Wandle den Abschnitt der Einträge, der mit der Zeile mit „How far is point“ beginnt und mit der Zeile mit „3781 centimetres“ endet, in eine nummerierte Liste um, beide Zeilen eingeschlossen. Lass dabei die Leerzeilen weg.

(Einträge mit Fragen zu Szenen)
- - -

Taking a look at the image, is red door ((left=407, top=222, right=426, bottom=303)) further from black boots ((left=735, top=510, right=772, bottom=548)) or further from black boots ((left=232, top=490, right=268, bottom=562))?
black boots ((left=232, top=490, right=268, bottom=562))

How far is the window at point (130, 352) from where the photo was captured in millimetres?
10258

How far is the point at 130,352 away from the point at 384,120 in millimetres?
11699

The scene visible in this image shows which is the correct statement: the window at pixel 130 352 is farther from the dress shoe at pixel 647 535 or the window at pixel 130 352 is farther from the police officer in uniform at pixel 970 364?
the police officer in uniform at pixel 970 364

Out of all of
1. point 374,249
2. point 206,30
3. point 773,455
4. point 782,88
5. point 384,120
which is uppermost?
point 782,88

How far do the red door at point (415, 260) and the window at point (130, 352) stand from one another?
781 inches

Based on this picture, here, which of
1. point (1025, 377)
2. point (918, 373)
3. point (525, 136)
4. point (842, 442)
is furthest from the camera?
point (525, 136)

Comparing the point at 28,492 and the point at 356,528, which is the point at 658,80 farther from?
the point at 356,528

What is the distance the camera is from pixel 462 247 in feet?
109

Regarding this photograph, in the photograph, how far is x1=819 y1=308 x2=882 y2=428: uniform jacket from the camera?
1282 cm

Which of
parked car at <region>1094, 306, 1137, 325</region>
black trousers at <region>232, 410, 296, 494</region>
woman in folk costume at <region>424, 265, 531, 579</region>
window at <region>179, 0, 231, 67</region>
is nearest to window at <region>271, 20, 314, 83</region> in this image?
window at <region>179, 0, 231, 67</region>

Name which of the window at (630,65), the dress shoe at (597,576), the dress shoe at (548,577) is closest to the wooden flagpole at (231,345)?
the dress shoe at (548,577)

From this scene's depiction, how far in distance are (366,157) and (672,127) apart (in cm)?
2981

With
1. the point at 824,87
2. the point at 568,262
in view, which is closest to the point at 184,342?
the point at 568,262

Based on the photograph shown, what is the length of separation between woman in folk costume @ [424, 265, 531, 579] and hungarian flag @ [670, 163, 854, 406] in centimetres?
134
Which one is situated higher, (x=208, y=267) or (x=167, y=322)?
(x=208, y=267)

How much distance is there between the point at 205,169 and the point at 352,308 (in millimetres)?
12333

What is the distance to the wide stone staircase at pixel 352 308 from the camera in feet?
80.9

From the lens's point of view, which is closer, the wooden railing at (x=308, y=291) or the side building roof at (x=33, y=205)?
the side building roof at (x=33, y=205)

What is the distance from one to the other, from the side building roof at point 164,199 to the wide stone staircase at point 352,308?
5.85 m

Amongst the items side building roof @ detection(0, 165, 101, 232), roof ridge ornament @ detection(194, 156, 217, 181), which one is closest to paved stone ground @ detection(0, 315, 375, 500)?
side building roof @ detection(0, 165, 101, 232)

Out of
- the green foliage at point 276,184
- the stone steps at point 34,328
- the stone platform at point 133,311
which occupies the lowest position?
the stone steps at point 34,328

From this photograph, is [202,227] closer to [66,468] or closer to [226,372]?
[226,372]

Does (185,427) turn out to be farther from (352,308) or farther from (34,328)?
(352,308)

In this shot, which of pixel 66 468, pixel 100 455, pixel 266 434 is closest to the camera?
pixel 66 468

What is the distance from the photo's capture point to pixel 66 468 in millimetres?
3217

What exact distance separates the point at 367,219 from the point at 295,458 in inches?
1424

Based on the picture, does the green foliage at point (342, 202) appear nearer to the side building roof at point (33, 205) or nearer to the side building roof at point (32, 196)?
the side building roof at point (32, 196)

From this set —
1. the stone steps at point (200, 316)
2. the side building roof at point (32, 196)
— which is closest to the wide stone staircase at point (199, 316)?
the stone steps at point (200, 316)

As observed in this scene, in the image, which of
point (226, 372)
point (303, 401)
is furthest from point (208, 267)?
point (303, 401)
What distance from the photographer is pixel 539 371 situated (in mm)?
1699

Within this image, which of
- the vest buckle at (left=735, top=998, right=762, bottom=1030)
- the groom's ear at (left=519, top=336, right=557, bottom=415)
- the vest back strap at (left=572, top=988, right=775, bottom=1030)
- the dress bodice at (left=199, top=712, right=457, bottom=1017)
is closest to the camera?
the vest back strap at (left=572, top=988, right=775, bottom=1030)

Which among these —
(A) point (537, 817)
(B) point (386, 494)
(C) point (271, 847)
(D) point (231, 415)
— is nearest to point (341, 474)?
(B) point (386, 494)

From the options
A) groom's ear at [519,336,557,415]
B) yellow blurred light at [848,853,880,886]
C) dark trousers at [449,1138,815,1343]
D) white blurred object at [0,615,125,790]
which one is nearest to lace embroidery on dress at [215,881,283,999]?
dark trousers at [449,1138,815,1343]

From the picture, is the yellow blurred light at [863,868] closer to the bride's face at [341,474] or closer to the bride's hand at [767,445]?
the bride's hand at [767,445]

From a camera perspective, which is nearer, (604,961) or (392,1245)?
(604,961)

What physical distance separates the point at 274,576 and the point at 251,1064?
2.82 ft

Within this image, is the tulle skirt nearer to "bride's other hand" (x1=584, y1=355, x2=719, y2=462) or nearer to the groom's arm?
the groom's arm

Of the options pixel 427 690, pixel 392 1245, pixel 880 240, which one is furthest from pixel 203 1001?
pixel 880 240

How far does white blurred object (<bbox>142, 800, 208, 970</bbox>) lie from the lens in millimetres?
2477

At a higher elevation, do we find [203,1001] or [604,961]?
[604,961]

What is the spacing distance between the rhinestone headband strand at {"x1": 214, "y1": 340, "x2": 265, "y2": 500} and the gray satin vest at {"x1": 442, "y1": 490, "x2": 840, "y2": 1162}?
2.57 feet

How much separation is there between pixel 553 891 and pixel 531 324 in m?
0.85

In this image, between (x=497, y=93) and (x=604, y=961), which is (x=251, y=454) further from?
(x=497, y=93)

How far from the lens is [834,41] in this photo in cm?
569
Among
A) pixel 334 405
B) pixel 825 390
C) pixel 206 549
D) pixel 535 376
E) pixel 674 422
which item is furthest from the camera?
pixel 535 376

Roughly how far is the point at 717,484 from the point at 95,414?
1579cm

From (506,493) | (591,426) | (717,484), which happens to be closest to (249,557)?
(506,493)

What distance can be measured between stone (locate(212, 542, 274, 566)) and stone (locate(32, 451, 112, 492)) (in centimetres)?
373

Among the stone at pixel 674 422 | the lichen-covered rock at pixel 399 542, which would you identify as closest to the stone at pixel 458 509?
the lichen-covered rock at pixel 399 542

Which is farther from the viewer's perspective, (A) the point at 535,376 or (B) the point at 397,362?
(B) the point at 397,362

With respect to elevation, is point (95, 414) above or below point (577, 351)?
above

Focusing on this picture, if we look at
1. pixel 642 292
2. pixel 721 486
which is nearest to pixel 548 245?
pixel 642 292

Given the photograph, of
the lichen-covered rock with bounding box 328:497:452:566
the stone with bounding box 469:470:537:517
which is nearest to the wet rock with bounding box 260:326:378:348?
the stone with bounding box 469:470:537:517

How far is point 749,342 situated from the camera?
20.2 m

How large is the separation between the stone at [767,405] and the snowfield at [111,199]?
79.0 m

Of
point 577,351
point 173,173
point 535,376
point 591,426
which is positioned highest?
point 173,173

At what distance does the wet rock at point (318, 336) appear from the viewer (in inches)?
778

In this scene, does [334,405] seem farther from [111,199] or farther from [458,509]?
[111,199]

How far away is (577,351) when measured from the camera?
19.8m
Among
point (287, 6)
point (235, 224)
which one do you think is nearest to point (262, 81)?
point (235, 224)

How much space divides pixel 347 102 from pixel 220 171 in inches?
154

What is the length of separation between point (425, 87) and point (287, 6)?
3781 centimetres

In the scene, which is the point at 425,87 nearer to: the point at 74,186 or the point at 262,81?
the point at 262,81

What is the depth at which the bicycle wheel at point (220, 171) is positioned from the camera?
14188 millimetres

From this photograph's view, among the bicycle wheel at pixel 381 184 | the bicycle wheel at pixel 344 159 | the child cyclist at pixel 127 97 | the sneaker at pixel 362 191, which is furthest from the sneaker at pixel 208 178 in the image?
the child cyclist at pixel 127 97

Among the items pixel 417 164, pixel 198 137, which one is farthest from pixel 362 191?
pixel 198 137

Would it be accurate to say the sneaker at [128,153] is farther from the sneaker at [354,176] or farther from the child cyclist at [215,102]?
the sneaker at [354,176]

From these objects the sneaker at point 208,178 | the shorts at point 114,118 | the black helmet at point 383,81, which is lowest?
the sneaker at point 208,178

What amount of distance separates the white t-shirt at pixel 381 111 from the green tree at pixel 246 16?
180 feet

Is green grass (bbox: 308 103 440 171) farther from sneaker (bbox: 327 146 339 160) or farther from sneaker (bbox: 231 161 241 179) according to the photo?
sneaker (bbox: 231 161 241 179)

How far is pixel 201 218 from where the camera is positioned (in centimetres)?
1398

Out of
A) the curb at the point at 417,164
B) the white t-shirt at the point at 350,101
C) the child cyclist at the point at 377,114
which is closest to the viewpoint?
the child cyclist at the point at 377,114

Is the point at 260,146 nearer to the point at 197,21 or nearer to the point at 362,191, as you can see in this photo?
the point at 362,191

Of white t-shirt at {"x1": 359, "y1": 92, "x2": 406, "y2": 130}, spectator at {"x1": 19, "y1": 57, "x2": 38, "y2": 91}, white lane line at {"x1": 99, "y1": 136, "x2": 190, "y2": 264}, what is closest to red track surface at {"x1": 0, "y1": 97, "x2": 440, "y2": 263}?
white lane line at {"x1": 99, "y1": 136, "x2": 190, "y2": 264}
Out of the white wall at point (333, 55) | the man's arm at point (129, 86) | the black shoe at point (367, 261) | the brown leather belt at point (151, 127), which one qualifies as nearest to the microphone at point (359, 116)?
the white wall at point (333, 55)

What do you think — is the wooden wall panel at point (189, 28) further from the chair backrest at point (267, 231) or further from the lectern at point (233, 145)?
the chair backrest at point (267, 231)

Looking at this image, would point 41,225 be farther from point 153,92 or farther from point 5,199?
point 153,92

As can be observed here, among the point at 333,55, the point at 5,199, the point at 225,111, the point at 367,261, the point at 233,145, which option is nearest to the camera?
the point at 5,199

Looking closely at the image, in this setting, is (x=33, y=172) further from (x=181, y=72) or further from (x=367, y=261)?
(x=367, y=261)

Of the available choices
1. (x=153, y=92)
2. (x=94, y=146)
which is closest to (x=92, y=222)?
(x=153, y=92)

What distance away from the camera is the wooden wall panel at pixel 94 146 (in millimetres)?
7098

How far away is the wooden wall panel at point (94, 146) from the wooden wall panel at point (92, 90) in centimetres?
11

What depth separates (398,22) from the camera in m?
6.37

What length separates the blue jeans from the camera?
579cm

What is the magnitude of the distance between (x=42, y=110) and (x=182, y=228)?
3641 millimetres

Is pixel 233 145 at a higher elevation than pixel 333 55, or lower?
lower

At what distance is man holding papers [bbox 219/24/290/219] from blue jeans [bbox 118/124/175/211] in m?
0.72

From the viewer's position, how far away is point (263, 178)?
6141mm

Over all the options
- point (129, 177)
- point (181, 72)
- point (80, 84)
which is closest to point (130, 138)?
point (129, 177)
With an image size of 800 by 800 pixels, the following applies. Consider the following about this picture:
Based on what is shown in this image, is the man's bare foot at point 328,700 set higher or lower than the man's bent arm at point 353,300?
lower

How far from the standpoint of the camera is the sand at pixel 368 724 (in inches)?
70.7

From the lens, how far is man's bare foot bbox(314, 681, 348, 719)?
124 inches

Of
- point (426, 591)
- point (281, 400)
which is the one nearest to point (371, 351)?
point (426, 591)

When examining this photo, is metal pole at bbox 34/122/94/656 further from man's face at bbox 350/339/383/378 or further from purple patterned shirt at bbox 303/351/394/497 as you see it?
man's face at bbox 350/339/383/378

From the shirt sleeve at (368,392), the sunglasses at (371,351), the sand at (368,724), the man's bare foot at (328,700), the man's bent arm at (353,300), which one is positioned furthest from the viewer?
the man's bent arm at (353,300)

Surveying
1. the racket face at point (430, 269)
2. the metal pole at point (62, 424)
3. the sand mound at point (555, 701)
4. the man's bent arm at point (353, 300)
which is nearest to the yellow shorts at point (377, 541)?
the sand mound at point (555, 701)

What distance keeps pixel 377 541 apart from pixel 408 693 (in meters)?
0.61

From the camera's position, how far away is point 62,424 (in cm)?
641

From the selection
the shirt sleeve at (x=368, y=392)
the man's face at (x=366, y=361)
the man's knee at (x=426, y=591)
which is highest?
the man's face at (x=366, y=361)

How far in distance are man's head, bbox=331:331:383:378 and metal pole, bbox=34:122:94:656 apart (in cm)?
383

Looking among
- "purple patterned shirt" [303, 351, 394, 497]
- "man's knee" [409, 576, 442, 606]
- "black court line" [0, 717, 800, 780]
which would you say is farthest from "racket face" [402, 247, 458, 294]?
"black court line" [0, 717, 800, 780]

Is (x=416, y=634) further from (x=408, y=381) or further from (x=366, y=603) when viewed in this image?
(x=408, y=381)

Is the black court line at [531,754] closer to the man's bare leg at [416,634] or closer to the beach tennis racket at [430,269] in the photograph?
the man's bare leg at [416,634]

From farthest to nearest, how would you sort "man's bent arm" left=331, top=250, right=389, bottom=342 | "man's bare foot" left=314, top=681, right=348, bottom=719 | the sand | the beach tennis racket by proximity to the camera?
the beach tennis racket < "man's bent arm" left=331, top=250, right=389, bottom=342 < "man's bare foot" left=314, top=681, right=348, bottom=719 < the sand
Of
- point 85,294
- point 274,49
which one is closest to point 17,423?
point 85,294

- - -

*Antwort*.
1. How far is point 749,342 situated from the camera?
2. 20.2 m
3. How large is the separation between the stone at [767,405] and the snowfield at [111,199]?
4. 79.0 m
5. Of
6. point 577,351
7. point 173,173
8. point 535,376
9. point 591,426
10. which is positioned highest?
11. point 173,173
12. At what distance does the wet rock at point (318, 336) appear from the viewer (in inches)?
13. 778
14. In this scene, does [334,405] seem farther from [111,199] or farther from [458,509]?
15. [111,199]
16. How far away is (577,351) when measured from the camera?
17. 19.8m
18. Among
19. point (287, 6)
20. point (235, 224)
21. which one do you think is nearest to point (262, 81)?
22. point (235, 224)
23. How much space divides pixel 347 102 from pixel 220 171 in inches?
24. 154
25. What is the length of separation between point (425, 87) and point (287, 6)?
26. 3781 centimetres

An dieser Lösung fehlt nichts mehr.